If you have a short amount of time in Istanbul and aren’t interested in nightlife, staying in Sultanahmet near major tourist sights and plenty of fun things to do in Istanbul might be for you.
If you’re staying in Istanbul longer or are a fan of nightlife, consider staying over in Beyoglu instead–specifically in Galata, Cihangir, or Karakoy.
Hotels in Sultanahmet
We personally stayed in and enjoyed, both of these Sultanahmet hotels during our visits to Istanbul.

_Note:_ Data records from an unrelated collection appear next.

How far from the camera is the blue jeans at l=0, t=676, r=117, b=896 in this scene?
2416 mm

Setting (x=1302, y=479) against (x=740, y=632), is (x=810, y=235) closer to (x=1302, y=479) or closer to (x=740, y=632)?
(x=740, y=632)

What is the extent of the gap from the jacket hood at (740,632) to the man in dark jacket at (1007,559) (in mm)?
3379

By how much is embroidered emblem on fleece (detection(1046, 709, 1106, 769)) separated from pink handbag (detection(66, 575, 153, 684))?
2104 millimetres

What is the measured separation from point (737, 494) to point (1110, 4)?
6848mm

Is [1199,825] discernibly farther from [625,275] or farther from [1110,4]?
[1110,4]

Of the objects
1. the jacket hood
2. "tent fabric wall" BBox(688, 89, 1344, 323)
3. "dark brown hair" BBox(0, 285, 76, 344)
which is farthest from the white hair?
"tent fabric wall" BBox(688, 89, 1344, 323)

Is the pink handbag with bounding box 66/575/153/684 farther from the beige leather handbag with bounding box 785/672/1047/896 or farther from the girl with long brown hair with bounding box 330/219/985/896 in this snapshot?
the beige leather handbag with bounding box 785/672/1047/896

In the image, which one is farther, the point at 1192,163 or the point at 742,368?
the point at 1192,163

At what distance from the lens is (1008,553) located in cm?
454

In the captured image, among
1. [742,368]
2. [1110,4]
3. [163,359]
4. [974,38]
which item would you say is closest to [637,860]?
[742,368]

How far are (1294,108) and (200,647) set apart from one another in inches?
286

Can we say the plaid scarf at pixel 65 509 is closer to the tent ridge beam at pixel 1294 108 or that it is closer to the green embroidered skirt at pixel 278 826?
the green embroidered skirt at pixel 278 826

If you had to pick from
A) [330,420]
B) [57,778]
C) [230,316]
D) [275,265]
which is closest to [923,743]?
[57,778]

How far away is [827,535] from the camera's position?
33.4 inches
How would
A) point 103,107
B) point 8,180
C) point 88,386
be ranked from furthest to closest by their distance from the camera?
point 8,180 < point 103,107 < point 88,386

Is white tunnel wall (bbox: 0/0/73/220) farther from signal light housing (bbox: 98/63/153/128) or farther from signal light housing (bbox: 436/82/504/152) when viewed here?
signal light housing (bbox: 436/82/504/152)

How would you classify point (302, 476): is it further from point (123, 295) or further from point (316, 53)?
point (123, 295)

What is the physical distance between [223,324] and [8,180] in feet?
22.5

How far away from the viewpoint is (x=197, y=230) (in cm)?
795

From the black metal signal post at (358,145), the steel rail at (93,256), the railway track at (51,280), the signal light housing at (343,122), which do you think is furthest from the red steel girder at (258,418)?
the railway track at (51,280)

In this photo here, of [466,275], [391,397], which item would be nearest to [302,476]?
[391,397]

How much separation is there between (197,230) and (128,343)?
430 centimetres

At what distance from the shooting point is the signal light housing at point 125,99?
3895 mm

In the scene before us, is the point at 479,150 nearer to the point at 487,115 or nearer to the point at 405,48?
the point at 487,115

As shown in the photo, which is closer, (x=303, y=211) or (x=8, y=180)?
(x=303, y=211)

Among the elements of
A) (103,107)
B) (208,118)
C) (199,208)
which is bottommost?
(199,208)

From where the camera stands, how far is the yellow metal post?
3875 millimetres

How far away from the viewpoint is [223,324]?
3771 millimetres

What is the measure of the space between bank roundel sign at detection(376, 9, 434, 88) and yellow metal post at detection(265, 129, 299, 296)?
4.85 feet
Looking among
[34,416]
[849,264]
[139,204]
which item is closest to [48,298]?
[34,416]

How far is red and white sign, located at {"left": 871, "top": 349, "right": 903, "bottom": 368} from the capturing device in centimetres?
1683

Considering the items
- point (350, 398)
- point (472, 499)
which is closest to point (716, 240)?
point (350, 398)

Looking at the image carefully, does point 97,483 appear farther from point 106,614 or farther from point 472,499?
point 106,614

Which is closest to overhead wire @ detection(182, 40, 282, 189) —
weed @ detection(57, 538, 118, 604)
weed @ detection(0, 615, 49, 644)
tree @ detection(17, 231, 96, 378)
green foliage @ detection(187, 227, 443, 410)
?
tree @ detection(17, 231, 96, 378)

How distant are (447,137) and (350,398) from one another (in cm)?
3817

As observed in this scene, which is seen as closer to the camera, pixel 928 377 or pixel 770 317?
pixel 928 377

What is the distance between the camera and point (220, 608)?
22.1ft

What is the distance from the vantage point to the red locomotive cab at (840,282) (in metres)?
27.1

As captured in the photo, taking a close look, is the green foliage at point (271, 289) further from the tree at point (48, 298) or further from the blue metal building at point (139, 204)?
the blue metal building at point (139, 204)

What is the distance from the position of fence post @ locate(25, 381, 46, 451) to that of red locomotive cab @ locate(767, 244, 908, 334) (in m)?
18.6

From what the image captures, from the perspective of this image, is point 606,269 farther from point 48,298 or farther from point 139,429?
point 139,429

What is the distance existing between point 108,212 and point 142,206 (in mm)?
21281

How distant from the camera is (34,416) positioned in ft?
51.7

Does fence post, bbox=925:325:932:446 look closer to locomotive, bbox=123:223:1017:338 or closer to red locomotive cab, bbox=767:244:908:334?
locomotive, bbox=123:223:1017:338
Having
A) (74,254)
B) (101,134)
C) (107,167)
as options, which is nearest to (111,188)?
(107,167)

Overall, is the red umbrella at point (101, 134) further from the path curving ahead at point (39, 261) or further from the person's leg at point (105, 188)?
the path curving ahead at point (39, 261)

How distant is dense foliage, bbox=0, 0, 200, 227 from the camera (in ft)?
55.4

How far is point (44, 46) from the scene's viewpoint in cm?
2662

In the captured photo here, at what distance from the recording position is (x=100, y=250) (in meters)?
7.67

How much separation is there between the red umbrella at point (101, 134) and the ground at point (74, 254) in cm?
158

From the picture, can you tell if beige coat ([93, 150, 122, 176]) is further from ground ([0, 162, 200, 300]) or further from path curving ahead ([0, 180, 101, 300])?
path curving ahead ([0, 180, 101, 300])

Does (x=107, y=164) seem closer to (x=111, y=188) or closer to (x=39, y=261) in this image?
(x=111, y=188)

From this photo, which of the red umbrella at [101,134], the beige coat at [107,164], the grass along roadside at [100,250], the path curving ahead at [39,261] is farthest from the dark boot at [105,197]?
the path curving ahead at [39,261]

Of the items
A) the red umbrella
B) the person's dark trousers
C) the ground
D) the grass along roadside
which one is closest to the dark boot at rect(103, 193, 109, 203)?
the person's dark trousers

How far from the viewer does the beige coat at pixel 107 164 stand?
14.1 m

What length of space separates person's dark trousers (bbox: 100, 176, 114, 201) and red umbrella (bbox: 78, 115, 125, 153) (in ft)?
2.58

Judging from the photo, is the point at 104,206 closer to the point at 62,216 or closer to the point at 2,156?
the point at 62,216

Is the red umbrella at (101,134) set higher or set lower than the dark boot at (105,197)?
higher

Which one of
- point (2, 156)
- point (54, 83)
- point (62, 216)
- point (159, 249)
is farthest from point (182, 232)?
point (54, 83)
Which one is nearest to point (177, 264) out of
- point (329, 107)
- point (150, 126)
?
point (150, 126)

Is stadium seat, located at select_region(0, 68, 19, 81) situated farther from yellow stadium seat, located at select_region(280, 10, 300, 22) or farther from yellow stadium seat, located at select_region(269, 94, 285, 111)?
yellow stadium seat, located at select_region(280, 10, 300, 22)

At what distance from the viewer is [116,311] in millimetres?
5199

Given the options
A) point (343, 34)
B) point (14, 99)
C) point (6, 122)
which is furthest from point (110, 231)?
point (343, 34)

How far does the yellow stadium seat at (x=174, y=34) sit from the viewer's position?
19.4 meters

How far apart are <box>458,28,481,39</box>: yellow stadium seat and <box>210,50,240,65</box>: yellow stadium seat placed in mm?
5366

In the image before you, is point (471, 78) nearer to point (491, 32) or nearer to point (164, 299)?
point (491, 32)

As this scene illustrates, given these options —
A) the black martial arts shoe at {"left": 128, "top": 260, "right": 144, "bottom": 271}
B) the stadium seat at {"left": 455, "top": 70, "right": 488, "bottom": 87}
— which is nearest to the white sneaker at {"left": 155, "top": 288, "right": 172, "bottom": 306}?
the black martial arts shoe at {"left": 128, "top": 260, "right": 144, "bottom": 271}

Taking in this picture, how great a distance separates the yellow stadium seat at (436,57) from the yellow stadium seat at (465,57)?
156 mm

Tom Square Boutique Hotel — With spacious, beautiful rooms, a great location (it’s a short, if steeply uphill, walk to the Grand Bazaar), and one of the best included hotel breakfasts we’ve ever had, we loved our stay at Tom Square Boutique Hotel and would immediately check back in on a return visit to Sultanahmet.
Emirhan Inn Apart Hotel — Located just a few minutes walk from iconic Istanbul sights like the Blue Mosque, the Emirhan Inn had cozy rooms, a friendly proprietor, and makes a solid choice for 2 days in Istanbul. We definitely recommend grabbing breakfast at the nearby Cafe Galera!
Hotels in Beyoglu
During our times staying in Beyoglu, we have always stayed in Airbnbs/rented apartments (Never used Airbnb before? Sign up with our link for a discount on your first stay!) due to planning to stay in Istanbul for weeks at a time.
However, if you’d like to stay in a hotel in Beyoglu, we’d recommend somewhere close to the Galata Tower for convenience during your 2 days in Istanbul.
Here are a couple of well-reviewed properties to consider:
Hotel Momento Golden Horn — With clean, modern rooms and an excellent location (around a 5-minute walk to the Galata Tower), Hotel Momento is an excellent choice for your 2 days in Istanbul. One of its biggest selling points? Many rooms boast views of the Bosphorus Strait!
Bankerhan Hotel Galata — Set on a quiet street in the trendy Karakoy neighborhood (we love the coffee shops in this area!), Bankerhan features beautifully decorated rooms in a wonderful location–you’ll be just a short walk away from Galata Tower and a tram station.